In general, runtime scales close to linearly with the number of cell types and cells.
If using mixed models, by default, Libra runs on four cores, with each gene analyzed on a different core.
To change the number of cores, use the n_threads
argument.
For example, running Libra on eight threads:
> DE = run_de(hagai_toy, de_family = 'mixedmodel', de_method = 'linear', de_type = 'LRT', n_threads = 8)

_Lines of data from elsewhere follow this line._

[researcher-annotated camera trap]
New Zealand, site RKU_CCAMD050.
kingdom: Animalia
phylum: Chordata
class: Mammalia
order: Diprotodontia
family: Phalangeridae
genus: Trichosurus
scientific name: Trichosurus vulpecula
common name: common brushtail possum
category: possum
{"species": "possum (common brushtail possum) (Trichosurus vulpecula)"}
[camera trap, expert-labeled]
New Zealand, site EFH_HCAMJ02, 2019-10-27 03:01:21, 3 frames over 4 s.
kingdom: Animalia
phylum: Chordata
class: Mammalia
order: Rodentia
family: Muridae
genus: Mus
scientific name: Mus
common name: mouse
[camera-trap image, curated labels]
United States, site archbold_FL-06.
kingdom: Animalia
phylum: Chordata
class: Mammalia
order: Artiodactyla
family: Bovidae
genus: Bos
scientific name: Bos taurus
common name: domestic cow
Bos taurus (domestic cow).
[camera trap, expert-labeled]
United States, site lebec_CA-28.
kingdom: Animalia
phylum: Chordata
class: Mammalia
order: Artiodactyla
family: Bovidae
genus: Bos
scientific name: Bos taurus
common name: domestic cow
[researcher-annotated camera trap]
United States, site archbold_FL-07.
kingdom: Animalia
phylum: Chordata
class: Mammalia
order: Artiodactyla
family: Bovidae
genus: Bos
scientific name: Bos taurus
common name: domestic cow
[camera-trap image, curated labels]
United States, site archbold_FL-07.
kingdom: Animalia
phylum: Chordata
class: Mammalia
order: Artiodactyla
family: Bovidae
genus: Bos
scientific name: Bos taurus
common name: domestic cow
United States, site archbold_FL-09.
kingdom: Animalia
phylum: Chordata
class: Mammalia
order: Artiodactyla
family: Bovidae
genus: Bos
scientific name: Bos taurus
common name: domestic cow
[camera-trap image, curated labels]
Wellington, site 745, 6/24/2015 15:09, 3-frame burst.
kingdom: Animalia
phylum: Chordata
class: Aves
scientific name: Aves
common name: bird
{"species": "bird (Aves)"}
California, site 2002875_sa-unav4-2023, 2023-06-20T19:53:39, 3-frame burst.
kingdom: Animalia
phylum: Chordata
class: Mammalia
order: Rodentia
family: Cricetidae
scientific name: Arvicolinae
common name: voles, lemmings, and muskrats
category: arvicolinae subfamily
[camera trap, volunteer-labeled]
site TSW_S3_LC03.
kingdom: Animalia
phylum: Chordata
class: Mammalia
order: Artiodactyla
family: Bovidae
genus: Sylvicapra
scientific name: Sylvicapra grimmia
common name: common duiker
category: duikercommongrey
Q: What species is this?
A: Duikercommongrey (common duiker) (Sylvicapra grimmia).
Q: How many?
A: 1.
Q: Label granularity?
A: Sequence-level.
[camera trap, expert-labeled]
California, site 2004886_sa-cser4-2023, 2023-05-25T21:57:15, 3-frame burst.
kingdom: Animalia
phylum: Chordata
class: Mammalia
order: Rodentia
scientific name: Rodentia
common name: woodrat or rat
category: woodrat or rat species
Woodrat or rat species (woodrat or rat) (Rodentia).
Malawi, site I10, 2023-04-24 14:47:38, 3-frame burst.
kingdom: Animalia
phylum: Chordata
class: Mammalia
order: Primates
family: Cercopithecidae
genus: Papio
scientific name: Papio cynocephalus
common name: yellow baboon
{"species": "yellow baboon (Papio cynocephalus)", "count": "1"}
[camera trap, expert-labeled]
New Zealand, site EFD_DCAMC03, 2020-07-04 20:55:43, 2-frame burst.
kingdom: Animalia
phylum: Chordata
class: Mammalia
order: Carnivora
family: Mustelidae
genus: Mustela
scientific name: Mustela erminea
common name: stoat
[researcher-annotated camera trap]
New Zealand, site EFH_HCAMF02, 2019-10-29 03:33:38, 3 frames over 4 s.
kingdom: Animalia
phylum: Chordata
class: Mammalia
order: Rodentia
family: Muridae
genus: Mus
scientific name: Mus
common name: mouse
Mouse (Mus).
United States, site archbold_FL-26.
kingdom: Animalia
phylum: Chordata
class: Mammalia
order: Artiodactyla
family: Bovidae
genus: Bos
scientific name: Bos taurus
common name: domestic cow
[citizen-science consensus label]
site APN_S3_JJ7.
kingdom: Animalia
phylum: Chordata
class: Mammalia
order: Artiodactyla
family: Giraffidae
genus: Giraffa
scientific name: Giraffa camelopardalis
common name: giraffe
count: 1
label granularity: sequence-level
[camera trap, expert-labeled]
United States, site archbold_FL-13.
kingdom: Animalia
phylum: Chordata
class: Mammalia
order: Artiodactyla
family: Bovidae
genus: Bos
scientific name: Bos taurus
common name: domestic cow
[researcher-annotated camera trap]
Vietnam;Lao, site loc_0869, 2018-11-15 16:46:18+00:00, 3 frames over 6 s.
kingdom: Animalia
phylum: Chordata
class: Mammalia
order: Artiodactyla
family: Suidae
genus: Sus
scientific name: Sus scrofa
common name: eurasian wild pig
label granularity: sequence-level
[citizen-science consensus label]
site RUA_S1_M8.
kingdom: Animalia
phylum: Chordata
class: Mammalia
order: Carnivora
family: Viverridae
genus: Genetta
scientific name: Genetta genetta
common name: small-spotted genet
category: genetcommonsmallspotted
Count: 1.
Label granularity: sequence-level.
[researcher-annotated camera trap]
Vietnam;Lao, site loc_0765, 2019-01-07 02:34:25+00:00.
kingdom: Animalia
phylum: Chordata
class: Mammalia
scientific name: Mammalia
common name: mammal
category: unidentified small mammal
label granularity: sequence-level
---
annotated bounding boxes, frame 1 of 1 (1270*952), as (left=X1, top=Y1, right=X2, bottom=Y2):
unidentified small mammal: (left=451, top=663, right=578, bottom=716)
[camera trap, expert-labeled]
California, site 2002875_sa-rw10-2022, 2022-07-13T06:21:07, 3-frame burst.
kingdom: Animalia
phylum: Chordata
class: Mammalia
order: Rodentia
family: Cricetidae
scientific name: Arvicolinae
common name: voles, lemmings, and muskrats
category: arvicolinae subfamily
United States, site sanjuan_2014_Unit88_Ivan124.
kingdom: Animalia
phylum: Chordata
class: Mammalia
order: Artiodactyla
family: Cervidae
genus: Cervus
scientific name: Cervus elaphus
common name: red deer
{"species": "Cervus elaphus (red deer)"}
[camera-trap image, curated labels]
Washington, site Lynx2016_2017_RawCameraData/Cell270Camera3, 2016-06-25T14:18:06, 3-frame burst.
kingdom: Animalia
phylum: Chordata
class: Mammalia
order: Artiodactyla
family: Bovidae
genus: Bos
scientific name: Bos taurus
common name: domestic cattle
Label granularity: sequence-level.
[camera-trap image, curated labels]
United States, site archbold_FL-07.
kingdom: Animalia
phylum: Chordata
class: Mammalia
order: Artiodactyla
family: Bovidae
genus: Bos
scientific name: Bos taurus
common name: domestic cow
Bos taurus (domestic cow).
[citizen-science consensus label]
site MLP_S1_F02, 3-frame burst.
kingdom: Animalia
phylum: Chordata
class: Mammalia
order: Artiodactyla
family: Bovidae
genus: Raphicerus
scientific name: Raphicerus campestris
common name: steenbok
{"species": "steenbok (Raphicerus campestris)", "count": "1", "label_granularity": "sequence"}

... will run about twice as fast.
Calculating delta variance
We recently showed that statistical methods for differential expression must account for the intrinsic variability of biological replicates to generate biologically accurate results in single-cell data (Squair et al., 2021, Biorxiv; https://www.biorxiv.org/content/10.1101/2021.03.12.435024v1). Within the same experimental condition, replicates exhibit inherent differences in gene expression, which reflect both biological and technical factors. We reasoned that failing to account for these differences could lead methods to misattribute the inherent variability between replicates to the effect of the perturbation. To study this possibility, we compare the variance in the expression of each gene in pseudobulks and pseudo-replicates. We call this measure 'delta variance'. Users can use the calculation of delta variance to inform their differential expression results. For example, genes identified as differentially expressed by methods that do not account for biological replicate (i.e., 'singlecell' methods) that have a high delta variance should be treated with caution as they are likely to be false positives. Delta variance can be calculated as follows:
> DV = calculate_delta_variance(hagai_toy)
This function will return a list of vectors, one for each cell type, each of which contains the delta variance for the genes present in the input expression matrix.